Die örtliche Zuständigkeit für eine erst während der Vollstreckungsunterbrechung anfallende Entscheidung liegt bei der Strafvollstreckungskammer des Landgerichts des letzten Haftorts, wobei es auch insoweit nicht auf die Frage ankommt, ob diese Kammer zuvor schon mit einer Vollstreckungsangelegenheit bezüglich des Verurteilten befasst war (BGH NStZ 84, 380f.; BGH bei Kusch NStZ 97, 379; OLG Stuttgart NStZ-RR 96, 61; OLG Hamm StraFo 00, 282). Die Frage des "Befasstseins" ist keine zuständigkeitsbegründende Voraussetzung, sondern hindert lediglich bis zur abschließenden Entscheidung einer einmal gerichtlich anhängigen Sache den Wechsel der örtlichen Zuständigkeit einer von mehreren Strafvollstreckungskammern (BGH NStZ 00, 111; BGH NStZ 84, 380f.).

Da der Verurteilte zuletzt vom 12. Januar bis zu seiner Haftentlassung am 15. Mai 1998 in der JVA Remscheid Strafhaft verbüßt hat - die in diesem Zeitraum aus Anlass seiner Erkrankung mehrfach erfolgten Verlegungen in andere Einrichtungen trugen nach ihrer vollstreckungsrechtlichen Zielsetzung nur vorübergehenden Charakter - , war vorliegend die am Landgericht Wuppertal ansässige Strafvollstreckungskammer sowohl sachlich als auch örtlich zuständig für die Entscheidung über seinen Antrag auf Reststrafaussetzung vom 7. August 2001.

▸ AUFGABEN
a – In welcher Einrichtung verbüßte der Verurteilte laut dem Auszug zur örtlichen Zuständigkeit der Strafvollstreckungskammer zuletzt Strafhaft?
b – Führen Sie bitte den Auszug zur örtlichen Zuständigkeit der Strafvollstreckungskammer im Anschluss an seinen letzten Satz fort.

▸ VORLIEGENDE DATEN
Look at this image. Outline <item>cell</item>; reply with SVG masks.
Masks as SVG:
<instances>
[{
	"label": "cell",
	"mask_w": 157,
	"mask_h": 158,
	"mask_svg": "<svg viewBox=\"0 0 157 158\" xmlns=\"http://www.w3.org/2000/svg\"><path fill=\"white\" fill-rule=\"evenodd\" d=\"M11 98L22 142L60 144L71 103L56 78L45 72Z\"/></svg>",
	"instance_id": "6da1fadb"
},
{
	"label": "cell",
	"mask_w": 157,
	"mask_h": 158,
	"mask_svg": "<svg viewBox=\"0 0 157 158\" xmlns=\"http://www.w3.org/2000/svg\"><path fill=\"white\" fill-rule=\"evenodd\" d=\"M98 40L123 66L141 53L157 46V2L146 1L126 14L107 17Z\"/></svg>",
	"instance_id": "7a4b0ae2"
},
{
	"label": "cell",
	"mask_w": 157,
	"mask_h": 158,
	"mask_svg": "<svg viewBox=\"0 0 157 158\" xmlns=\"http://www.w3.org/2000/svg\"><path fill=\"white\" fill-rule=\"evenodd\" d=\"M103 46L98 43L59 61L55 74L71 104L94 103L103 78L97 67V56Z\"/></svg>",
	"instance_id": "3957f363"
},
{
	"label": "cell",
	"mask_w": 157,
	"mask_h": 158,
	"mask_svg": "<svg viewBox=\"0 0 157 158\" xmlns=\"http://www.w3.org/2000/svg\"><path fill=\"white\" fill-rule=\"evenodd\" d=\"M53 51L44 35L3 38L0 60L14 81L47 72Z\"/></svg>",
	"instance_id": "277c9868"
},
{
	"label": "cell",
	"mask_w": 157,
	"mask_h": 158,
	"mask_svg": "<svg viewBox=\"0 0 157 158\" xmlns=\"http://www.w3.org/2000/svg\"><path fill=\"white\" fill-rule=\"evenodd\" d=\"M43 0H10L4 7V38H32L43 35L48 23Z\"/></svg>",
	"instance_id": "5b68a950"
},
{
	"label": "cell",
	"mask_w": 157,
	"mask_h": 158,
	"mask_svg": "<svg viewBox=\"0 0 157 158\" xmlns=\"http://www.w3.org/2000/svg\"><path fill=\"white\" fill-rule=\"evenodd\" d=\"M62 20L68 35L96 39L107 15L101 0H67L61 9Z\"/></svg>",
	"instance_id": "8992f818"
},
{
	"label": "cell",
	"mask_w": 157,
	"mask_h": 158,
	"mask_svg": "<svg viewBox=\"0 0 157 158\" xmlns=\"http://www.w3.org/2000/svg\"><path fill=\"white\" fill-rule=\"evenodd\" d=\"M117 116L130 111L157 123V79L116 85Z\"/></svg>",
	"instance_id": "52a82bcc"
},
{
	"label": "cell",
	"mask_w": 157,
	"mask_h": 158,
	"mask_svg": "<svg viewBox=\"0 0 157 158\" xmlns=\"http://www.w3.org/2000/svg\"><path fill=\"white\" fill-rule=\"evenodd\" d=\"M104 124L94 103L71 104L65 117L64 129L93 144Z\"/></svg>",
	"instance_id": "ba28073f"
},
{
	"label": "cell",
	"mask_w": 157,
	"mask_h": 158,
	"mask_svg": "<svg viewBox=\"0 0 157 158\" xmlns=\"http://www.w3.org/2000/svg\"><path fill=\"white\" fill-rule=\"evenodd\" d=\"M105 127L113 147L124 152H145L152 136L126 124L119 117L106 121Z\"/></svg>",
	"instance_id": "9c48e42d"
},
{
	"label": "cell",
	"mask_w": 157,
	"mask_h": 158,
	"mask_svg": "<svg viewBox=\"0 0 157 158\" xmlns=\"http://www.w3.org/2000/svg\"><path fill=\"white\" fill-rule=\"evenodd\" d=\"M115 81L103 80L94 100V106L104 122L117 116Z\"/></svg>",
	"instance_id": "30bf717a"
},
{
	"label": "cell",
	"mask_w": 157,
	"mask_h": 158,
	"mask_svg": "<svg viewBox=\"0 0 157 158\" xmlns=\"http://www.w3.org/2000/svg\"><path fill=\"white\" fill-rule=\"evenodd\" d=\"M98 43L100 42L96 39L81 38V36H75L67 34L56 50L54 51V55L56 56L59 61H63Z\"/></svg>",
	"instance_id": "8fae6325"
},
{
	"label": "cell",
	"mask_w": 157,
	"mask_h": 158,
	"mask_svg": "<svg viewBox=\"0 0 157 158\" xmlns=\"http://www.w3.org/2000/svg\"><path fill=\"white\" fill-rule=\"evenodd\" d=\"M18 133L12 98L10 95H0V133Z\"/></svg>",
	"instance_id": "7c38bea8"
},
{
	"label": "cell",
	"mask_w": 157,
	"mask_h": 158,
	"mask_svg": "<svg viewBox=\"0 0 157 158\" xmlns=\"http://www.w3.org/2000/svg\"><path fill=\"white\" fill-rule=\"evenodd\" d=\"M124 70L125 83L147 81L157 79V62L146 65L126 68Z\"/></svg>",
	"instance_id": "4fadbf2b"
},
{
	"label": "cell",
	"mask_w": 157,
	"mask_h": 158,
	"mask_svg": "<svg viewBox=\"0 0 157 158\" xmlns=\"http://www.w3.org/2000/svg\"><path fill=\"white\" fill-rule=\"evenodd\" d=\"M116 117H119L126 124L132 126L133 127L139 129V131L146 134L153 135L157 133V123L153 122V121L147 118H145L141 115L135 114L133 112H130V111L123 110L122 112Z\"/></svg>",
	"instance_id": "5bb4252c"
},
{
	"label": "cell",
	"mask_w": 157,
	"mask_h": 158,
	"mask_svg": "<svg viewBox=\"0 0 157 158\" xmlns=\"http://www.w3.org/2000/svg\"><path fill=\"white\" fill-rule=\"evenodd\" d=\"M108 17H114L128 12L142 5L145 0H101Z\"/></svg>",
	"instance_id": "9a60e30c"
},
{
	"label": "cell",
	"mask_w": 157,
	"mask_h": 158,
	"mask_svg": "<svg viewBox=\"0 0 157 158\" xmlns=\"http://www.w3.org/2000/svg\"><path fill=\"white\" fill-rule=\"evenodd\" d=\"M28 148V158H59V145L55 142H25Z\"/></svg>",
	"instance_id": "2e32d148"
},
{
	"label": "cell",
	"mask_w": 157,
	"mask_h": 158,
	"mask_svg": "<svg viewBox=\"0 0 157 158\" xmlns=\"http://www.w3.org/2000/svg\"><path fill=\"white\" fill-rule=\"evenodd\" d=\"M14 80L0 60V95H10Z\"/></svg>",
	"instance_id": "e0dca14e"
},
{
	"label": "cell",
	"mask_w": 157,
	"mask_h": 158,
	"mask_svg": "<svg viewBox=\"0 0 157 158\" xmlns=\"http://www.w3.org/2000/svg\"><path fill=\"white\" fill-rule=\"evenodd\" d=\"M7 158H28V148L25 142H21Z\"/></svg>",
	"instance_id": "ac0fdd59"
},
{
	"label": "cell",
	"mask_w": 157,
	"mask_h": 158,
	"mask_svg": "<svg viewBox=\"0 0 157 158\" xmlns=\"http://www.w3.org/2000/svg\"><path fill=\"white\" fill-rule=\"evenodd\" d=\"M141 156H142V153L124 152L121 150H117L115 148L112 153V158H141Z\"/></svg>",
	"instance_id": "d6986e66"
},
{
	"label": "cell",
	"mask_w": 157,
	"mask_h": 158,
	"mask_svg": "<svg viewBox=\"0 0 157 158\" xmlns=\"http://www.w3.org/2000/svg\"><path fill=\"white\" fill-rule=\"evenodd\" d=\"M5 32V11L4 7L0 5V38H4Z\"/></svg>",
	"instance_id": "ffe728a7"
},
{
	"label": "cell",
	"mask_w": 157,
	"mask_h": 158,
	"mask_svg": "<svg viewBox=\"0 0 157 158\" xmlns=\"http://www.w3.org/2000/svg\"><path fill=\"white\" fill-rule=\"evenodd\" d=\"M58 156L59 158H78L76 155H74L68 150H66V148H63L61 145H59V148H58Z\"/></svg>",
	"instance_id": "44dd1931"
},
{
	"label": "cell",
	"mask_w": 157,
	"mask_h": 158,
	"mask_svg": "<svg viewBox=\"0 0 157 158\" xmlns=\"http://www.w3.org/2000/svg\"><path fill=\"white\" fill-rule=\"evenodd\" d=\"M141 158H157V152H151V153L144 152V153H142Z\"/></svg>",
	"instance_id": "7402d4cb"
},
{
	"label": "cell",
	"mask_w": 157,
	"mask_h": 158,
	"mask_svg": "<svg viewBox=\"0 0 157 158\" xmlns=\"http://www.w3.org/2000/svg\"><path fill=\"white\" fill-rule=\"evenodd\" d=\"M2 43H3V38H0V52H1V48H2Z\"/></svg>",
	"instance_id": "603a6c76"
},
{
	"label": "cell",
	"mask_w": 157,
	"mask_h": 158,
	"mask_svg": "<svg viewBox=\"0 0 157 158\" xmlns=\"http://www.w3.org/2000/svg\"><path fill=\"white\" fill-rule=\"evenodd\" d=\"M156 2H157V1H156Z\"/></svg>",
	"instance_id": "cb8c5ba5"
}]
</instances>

▸ ANTWORTEN
a – In der JVA Remscheid, vom 12. Januar bis zu seiner Haftentlassung am 15. Mai 1998.

b –
II.

Da der Senat ausweislich der aktuellen Zuständigkeitsregelungen als Beschwerdegericht sowohl die Entscheidungen der Strafkammern als auch die der Strafvollstreckungskammern des Landgerichts Wuppertal zu prüfen hat, steht der zu Ziffer I. belegte Verfahrensfehler einer Sachentscheidung in zweiter Instanz nicht entgegen; eine Zurückverweisung an das erstinstanzlich zuständige Gericht scheidet aus (vgl. Senatsbeschluss v. 16. Oktober 2000, NStZ-RR 01, 111; ebenso KG NStZ 94, 255; KG Beschluss v. 11. Juli 2001, 1 AR 799/01 - 5 Ws 370/01). Der insoweit abweichenden, auf den "Sonderstatus" der Strafvollstreckungskammern gestützten Ansicht des HansOLG Hamburg (StV 92, 587) ist nicht beizupflichten. Sie lässt sich mit dem Grundgedanken des § 309 Abs. 2 StPO nicht in Einklang bringen, der die Möglichkeit des Instanzverlustes durch eine eigene Sachentscheidung des Beschwerdesenats grundsätzlich zulässt.

III.

Die Vollstreckung der Restfreiheitsstrafe ist zur Bewährung auszusetzen, da die Voraussetzungen des § 57 Abs. 1 sowie Abs. 2 Nr. 2 StGB vorliegen.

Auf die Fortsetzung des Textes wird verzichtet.